Önemli bir kısmı devletten hâlâ çekiniyor.
APO’nun talimatı bugün gerçekleşti
Nitekim Cizre’de yerleşik en az 1500 silahlı YDG-H teröristinin (2013 rakamıdır) hepsi, operasyonlar sırasında çatışmaya gir(e)medi.
Oysa PKK, doğu ve güneydoğuda şehir yapılanmasını tamamlamıştı.
Örgütün nihai hedefi olan silahlı devrimci halk ayaklanması için bölgede görevlendirdiği silahlı tüm YDG-H terör unsurlarının sayısı bugün on binlerle ifade ediliyor.
Adına “çözüm” denen intihar sürecinde ulaştılar bu sayıya.
Bu militan sayısıyla birlikte şu kritik bilgiyi de hatırlatmak isterim.
Öcalan Kandil'e mektup yoluyla verdiği talimatlardan birinde PKK militan sayısının 100 bine çıkarılmasını istemişti.
Nitekim bu doğru bilgiyi Yeniçağ Gazetesi yazarı Ahmet Takan yazmıştı.
AKP ve MİT kontrolündeki çözüm süreciyle Apo’nun bu talimatı bugün gerçekleşti.
Lakin sayısı belirtilen tüm YDG-H unsurları henüz aktif değil.
Şu an bu sayının takriben dörtte biri aktif durumda.
Binlerce silah gömülü durumda.
PKK start verdiğinde tüm YDG-H unsurları gömülü silahları nereden alıp, hangi noktalara hareket edeceğini ve saldırı yapacağını biliyor.
PKK sempatizanı halkla polis ve askerin karşı karşıya bırakılması, halkın arasından ve arkasından yoğun, sistematik saldırı planının harekete geçirilmesi düşünülüyor.
KCK Yürütme Konseyi ve PKK askeri aparatı HPG’nin YDG-H terör unsurlarına verdiği talimat ise şöyle:
“Size dağıttığımız silahları emrimiz doğrultusunda kullanacaksınız.”
Eş zamanlı devrimci halk ayaklanması planlaması il bazında Hakkâri ve Şırnak, ilçe olarak birinci derecede Yüksekova üzerine yapıldı.
İlk hareket Yüksekova’dan bekleniyor.
Ve Beytüşşebap ile Cizre.
Bu 2 il ile 3 ilçenin tamamen alınması ve dışarıyla tüm bağlantılarının kesilmesi planlandı.
Dikkat edilirse PKK saldırı tarzını, büyük ölçüde mayın ve bomba döşeyip zaman ayarlı patlatma şekline dönüştürdü.
Hâlâ anlamadınız mı?
Nitekim Dağlıca ve Iğdır saldırıları bu şekildedir.
Bugün şehirlerde ve yollarda uzaktan kumandalı bomba düzeneği ve patlatma eylemleri kimilerinin sorumsuzca “gençler” deyip geçtiği, silahlı YDG-H teröristleri tarafından gerçekleştirilmektedir.
PKK hâlâ 10–15 bin civarında YDG-H teröristine patlayıcı ve silah eğitimi veriyor.
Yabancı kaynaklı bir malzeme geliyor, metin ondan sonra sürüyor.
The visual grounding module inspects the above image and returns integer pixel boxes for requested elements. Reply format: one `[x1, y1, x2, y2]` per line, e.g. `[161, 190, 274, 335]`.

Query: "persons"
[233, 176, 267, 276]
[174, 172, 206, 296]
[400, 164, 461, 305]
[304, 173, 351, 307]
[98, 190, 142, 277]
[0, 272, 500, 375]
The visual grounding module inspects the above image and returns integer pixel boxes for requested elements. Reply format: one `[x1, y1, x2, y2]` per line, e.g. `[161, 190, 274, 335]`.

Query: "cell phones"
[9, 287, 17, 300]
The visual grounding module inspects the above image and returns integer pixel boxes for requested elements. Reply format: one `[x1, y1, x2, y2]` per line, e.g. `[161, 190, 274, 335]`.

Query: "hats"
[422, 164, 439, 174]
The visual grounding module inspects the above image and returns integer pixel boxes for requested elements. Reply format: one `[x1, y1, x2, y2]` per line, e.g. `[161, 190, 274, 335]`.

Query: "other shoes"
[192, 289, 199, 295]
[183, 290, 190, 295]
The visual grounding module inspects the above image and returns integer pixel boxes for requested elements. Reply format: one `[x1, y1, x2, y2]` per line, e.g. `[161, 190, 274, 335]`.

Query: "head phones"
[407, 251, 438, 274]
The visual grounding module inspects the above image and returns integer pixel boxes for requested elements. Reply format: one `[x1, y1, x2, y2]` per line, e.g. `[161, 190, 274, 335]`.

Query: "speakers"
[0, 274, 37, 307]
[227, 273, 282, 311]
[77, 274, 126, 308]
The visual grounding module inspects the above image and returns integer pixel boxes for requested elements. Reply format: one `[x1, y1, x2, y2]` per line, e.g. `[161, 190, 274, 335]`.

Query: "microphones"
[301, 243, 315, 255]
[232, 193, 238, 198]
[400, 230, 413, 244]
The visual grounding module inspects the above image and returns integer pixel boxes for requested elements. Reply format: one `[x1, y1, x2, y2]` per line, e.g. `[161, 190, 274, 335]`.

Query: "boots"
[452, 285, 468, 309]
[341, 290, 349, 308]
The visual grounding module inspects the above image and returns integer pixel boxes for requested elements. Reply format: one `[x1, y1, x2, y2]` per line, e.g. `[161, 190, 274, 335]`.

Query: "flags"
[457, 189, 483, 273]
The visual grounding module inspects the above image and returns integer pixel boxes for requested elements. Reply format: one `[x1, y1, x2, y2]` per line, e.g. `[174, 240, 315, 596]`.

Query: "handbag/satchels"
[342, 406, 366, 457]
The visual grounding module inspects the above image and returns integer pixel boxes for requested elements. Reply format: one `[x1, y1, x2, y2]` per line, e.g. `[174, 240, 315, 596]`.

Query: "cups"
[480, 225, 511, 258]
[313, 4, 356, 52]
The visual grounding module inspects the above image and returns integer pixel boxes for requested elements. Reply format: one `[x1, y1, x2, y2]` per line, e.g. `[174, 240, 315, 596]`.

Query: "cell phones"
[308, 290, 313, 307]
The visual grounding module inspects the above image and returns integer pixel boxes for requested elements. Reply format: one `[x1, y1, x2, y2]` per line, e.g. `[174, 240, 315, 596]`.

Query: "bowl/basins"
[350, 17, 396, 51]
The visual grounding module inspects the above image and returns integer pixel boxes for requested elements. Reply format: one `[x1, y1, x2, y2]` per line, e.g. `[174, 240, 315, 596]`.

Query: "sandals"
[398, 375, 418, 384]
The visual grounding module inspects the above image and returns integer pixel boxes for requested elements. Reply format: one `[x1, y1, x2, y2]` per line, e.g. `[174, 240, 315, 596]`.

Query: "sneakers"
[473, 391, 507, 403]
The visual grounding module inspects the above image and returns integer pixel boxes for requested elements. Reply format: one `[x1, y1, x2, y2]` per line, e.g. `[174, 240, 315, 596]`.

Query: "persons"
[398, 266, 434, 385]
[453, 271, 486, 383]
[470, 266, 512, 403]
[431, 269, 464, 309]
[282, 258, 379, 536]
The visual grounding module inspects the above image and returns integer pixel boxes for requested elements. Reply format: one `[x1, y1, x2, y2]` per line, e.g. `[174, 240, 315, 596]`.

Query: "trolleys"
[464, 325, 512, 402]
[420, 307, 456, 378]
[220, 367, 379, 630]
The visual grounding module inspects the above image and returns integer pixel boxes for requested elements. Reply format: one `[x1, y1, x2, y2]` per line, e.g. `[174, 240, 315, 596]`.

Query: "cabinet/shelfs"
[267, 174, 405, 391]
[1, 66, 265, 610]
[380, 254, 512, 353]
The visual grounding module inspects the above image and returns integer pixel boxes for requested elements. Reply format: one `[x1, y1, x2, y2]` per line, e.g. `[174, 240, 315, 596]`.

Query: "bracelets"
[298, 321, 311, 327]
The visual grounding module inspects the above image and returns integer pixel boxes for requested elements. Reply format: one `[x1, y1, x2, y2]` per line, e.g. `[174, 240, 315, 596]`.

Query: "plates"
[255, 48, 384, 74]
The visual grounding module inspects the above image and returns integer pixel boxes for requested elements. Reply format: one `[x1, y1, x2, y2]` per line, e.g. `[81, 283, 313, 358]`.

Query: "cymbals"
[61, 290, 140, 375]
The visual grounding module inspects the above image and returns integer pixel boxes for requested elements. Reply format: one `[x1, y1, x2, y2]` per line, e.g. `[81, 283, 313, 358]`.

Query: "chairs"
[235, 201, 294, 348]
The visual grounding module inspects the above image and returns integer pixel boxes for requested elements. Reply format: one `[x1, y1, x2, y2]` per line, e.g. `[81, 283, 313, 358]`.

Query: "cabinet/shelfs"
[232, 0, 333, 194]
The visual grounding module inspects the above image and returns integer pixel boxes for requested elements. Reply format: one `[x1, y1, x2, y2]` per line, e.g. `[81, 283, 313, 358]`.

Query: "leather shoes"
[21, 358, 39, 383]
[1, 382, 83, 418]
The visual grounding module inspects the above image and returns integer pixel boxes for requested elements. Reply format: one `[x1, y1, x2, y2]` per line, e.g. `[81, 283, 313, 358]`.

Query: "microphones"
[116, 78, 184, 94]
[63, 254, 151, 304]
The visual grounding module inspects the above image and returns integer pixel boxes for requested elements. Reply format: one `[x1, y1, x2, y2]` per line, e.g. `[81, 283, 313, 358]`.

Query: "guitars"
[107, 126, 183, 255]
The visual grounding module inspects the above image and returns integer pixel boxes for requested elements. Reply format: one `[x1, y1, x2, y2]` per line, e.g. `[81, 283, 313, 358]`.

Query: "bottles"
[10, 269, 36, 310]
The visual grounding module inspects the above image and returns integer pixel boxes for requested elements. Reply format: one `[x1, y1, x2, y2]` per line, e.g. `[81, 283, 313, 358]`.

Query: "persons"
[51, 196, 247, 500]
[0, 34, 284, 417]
Patlayıcı eğitimi verilen yerler, eğitilecek YDG-H teröristinin yerleşik bulunduğu mevkiye göre tespit ediliyor.
Irak sınırına yakın olanlara Kandil’de, Suriye sınırına yakın olan YDG-H militanlarına da Kobani’de ve PYD kamplarında patlayıcı eğitimi veriliyor.
Bir eğitim konusu daha var ki, karanlık suikastların habercisi gibi.
Keskin nişancılık ve Kanas silahı kullanma.
Hatırlarsanız PKK tarafından çözüm sürecinde YDG-H teröristlerine dağıtılan silahlar arasında Kanas’ı da saymıştım.
Eğitimini tamamlayan YDG-H militanları, patlayıcılarla PYD bölgesinden ve Kandil güzergâhından tekrar Türkiye’ye giriyorlar.
Ve her gün patlayan tuzaklarla hayata veda eden şehitlerimizi sayıyoruz.
Demek ki “çözüm olsun, silahlar sussun da nasıl olursa olsun” romantizmi, daha çok kan getiriyor.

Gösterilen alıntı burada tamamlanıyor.